## Source text
Merit Peak, an offshore trading company controlled by Binance CEO Changpeng Zhao, received around $11 billion of client assets through a Seychelles-based firm set up to take customer deposits, a U.S. Securities and Exchange Commission filing shows, Reuters reported. The SEC filing, which on Tuesday asked a U.S. court to freeze Binance's U.S. assets, came a day after the SEC sued Binance, its billionaire CEO Zhao, and the operator of its U.S. affiliate exchange, for allegedly operating a "web of deception." In its 13 charges, the SEC alleged that Binance and Zhao used Merit Peak and Sigma Chain, another trading firm controlled by Zhao, to commingle corporate funds with client assets and use the monies "as they please." This put customers' assets at risk while Binance sought to "maximize" its profits, the SEC wrote in its civil complaint on Monday. In response to the SEC's lawsuit, Binance said it would defend its platform vigorously. "All user assets on Binance and Binance affiliate platforms, including Binance.US, are safe and secure," it said in a statement on Monday. The funds received by British Virgin Islands-based Merit Peak between 2019 and 2021 flowed from Key Vision Development Ltd, also controlled by Zhao, the SEC filing on Tuesday showed.
In two years of running the Securities and Exchange Commission, Gary Gensler said that he or his staff met dozens of times with cryptocurrency exchanges that were seeking special exemptions from the laws governing the rest of Wall Street. Those talks didn’t lead anywhere, and neither did Gensler’s efforts to cajole, prod and even threaten crypto into compliance. Now the SEC is unleashing a barrage of enforcement actions against crypto’s biggest middlemen, in a fight that has existential stakes for the companies and could define Gensler’s legacy, the Wall Street Journal reported. “I’ve been around finance for four decades,” Gensler said in an interview Tuesday. “I’ve never seen so much just noncompliance and hype masquerading as reality as I’ve seen in this field.” The SEC this week sued Binance, the world’s largest crypto platform, and Coinbase, the biggest U.S. platform. It said they operated as securities exchanges without properly registering their businesses with the SEC. The agency hopes courts will order the firms to follow its rules for stock exchanges or stop trading crypto assets in the U.S. The lawsuits, which the companies say are misguided, could take years to resolve. If the SEC lost either case, it would be a setback for the government’s ability to oversee the crypto market. The enforcement actions mark the culmination of a strategic pivot by the SEC under Gensler. Before he took the agency’s helm, the SEC had repeatedly sued individual cryptocurrencies — a potentially endless game of whack-a-mole in a market with thousands of assets. When Gensler took office in 2021, he urged enforcement staff to target the hubs that most investors use to buy and sell crypto.

## Extracted data
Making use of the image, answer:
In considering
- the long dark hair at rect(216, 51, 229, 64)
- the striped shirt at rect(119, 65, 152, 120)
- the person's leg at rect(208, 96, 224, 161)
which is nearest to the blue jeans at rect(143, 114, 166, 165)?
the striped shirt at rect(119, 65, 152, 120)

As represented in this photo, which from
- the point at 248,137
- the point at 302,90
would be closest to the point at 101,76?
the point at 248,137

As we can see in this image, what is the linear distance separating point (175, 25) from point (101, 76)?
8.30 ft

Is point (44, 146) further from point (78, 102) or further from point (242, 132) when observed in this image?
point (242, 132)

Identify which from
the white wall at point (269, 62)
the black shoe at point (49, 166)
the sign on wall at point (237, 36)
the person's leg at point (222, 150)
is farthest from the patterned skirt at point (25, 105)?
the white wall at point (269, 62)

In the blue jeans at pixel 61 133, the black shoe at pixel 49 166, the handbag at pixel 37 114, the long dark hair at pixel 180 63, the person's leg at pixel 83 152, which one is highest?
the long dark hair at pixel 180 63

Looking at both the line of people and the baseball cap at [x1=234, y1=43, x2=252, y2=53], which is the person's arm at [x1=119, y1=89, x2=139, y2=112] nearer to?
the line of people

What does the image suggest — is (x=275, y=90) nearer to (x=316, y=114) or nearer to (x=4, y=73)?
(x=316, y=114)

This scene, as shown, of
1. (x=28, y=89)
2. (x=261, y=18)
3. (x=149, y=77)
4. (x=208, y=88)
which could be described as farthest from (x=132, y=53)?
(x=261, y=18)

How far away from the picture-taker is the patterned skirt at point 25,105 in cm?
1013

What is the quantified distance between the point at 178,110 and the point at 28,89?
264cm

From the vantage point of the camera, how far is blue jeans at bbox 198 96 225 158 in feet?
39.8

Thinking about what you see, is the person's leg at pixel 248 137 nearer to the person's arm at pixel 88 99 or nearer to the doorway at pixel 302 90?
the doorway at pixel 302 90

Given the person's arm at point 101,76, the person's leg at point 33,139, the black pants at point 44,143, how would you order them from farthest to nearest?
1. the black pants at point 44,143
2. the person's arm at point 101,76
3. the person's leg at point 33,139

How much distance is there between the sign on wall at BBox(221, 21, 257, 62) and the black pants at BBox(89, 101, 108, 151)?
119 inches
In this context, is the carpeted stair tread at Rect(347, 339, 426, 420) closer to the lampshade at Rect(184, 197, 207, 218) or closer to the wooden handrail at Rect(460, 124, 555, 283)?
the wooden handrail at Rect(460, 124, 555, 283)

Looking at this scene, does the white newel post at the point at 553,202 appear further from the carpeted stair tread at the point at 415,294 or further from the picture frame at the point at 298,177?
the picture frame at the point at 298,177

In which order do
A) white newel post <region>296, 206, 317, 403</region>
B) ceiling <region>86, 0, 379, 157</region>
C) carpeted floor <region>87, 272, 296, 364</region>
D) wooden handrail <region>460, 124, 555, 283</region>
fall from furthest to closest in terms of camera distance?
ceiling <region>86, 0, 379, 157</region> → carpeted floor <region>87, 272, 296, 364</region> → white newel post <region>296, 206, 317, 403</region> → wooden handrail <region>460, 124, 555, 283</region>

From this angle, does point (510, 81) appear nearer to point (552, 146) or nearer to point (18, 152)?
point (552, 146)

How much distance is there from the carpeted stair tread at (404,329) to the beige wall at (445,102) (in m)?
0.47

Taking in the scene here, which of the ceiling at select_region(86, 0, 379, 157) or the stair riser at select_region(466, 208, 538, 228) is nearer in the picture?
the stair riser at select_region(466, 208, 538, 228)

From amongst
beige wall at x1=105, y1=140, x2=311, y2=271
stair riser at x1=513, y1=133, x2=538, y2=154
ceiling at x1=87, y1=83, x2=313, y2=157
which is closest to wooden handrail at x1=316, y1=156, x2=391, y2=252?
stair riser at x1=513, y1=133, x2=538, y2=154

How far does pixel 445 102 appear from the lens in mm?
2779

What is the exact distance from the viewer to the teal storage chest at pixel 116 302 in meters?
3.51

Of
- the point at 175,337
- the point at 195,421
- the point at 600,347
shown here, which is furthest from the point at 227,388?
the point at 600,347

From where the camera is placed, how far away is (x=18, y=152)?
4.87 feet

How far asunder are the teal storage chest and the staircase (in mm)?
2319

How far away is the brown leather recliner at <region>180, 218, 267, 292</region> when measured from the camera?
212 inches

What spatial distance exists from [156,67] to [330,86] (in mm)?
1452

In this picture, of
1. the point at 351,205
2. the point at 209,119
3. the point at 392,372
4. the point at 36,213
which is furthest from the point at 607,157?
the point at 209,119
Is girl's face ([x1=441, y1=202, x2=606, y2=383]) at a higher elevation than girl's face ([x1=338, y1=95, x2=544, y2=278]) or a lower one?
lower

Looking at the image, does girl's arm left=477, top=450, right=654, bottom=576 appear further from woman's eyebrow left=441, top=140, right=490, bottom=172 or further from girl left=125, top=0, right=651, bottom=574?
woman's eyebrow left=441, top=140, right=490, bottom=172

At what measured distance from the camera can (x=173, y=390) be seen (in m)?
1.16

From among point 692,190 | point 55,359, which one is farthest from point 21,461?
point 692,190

## Tasks for this exercise
1: According to the source text, how much in client assets did Merit Peak receive through the Seychelles-based firm?
2: Revise the entries from the line with "What is the exact" up to and including the last line of the entries, changing "teal storage chest" to "green storage chest" and leaving everything else as it is.

## Full answers
1: Around $11 billion.

2:
What is the exact distance from the viewer to the green storage chest at pixel 116 302 in meters?
3.51

Of
- the point at 175,337
- the point at 195,421
- the point at 600,347
shown here, which is furthest from the point at 227,388?
the point at 600,347

From where the camera is placed, how far away is (x=18, y=152)?
4.87 feet

How far asunder are the green storage chest and the staircase (in mm)?
2319

How far away is the brown leather recliner at <region>180, 218, 267, 292</region> when measured from the camera?
212 inches

What spatial distance exists from [156,67] to [330,86] (in mm)?
1452

In this picture, of
1. the point at 351,205
2. the point at 209,119
3. the point at 392,372
4. the point at 36,213
which is furthest from the point at 607,157?
the point at 209,119
Is girl's face ([x1=441, y1=202, x2=606, y2=383]) at a higher elevation than girl's face ([x1=338, y1=95, x2=544, y2=278]) or a lower one?
lower

Looking at the image, does girl's arm left=477, top=450, right=654, bottom=576 appear further from woman's eyebrow left=441, top=140, right=490, bottom=172 or further from girl left=125, top=0, right=651, bottom=574?
woman's eyebrow left=441, top=140, right=490, bottom=172

At what measured distance from the camera can (x=173, y=390) be seen (in m)?
1.16

From among point 692,190 | point 55,359, which one is farthest from point 21,461?
point 692,190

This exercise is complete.